Additionally, Rosauer thinks that the property has significant redevelopment opportunity in the future. “This is really what I would consider a covered land play…we have tremendous potential with development on this site, but right now the buyer bought it as an in-play cash-flowing investment as far as I can tell,” he said. “The buyer paid a slightly higher price than other sales years prior for the opportunity to have the cash flow, but also to have the potential to develop townhomes in the distant future,” he said.
The property’s location is one of its main assets, especially considering the in-the-works EastLink Light Rail station, according to Rosauer. “I think it’s an area of tremendous growth, especially with what’s going on with the light rail station,” he said. When operational in 2023, the 14-mile East Link Extension, a $3.7 billion project that will be comprised of 10 stations, will allow riders to get from South Bellevue to Sea-Tac Airport in 50 minutes and from the Overlake Transit Center to the Bellevue Transit Center in 10 minutes.
Along with the Bel-Red offering, there have been a couple other redevelopment opportunities put on the market in recent months. In early April, an 8-parcel property totalling 41,200 square feet called Campus Station—located at 4202-4238 12th Ave NE just three blocks from the University of Washington—was listed by Colliers Seattle’s Multifamily Property Advisors Team.
According to Colliers, Campus Station is the largest single-fee assemblage brought to the market since the U-District was rezoned in 2017. In terms of potential development opportunities on the site—which is currently occupied by a couple of apartment buildings that contain approximately 60 units—the area can accommodate either 549 market-rate units or 372 units of student housing, as well as 348 parking stalls. The site also allows potential hotel and office uses.
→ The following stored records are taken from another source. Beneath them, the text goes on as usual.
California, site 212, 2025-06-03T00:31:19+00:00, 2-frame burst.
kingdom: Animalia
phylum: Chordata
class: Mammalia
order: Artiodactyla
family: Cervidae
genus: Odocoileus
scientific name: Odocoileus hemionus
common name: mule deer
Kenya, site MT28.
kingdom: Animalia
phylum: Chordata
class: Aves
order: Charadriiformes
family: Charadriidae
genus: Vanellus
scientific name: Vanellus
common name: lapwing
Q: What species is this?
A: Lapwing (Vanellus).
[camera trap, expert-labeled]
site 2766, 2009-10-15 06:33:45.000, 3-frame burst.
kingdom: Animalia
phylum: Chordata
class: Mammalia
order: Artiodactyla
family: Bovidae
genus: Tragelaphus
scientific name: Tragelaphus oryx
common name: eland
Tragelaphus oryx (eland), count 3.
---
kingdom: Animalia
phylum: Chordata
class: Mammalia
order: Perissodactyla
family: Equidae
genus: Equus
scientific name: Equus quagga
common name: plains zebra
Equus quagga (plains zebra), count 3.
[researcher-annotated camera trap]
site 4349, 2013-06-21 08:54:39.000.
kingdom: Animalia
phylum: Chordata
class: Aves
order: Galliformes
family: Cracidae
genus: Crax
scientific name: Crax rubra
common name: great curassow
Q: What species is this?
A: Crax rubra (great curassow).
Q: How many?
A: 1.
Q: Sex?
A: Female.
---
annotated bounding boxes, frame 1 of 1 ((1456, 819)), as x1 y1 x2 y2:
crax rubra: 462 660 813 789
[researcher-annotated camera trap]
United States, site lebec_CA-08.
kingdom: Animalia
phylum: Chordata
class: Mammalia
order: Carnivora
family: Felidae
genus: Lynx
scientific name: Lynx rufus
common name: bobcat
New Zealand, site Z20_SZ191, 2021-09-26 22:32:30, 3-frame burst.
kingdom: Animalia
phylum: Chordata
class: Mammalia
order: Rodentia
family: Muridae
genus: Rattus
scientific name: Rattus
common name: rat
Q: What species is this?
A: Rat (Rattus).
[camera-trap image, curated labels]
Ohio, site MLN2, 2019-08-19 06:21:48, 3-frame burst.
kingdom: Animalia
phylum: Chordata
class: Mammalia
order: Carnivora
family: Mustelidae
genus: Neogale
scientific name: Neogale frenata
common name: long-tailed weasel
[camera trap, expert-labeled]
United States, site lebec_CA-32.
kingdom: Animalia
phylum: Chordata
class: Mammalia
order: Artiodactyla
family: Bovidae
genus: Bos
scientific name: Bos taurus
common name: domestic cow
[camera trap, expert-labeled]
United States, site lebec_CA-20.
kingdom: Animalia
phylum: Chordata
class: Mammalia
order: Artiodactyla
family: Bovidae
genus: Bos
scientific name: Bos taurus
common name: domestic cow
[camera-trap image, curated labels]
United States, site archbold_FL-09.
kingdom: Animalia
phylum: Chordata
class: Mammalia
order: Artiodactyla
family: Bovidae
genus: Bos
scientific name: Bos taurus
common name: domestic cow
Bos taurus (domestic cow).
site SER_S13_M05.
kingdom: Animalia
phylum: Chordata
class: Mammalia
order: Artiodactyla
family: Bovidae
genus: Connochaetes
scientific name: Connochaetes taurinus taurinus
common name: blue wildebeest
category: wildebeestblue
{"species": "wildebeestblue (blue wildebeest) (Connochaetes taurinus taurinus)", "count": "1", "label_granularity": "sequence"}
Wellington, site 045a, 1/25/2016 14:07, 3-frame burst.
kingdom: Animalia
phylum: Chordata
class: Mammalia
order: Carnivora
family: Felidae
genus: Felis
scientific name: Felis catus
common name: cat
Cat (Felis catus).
And in mid-July, a 1.93-acre site located at 1400 NW 56th St. in Ballard—available for the future development of a multifamily, condominium, hotel or office project—was put on the market by CBRE’s multifamily team. The property is currently occupied by two retail tenants, Ballard Market and Quality Sewing and Vacuum.
Geographically, the site also occupies a prominent location given its proximity to a future light rail station: the property is near the planned Ballard Link Light Rail Station, which will open its northern spur serving the Ballard neighborhood starting in 2035. The opening of the station in 2035 aligns with the expiration of the tenants’ existing leases at the property in 2034, and will allow riders to get from Ballard to Westlake in 15 minutes and will have easier access to Expedia’s World Headquarters, Seattle Center, South Lake Union and downtown Seattle.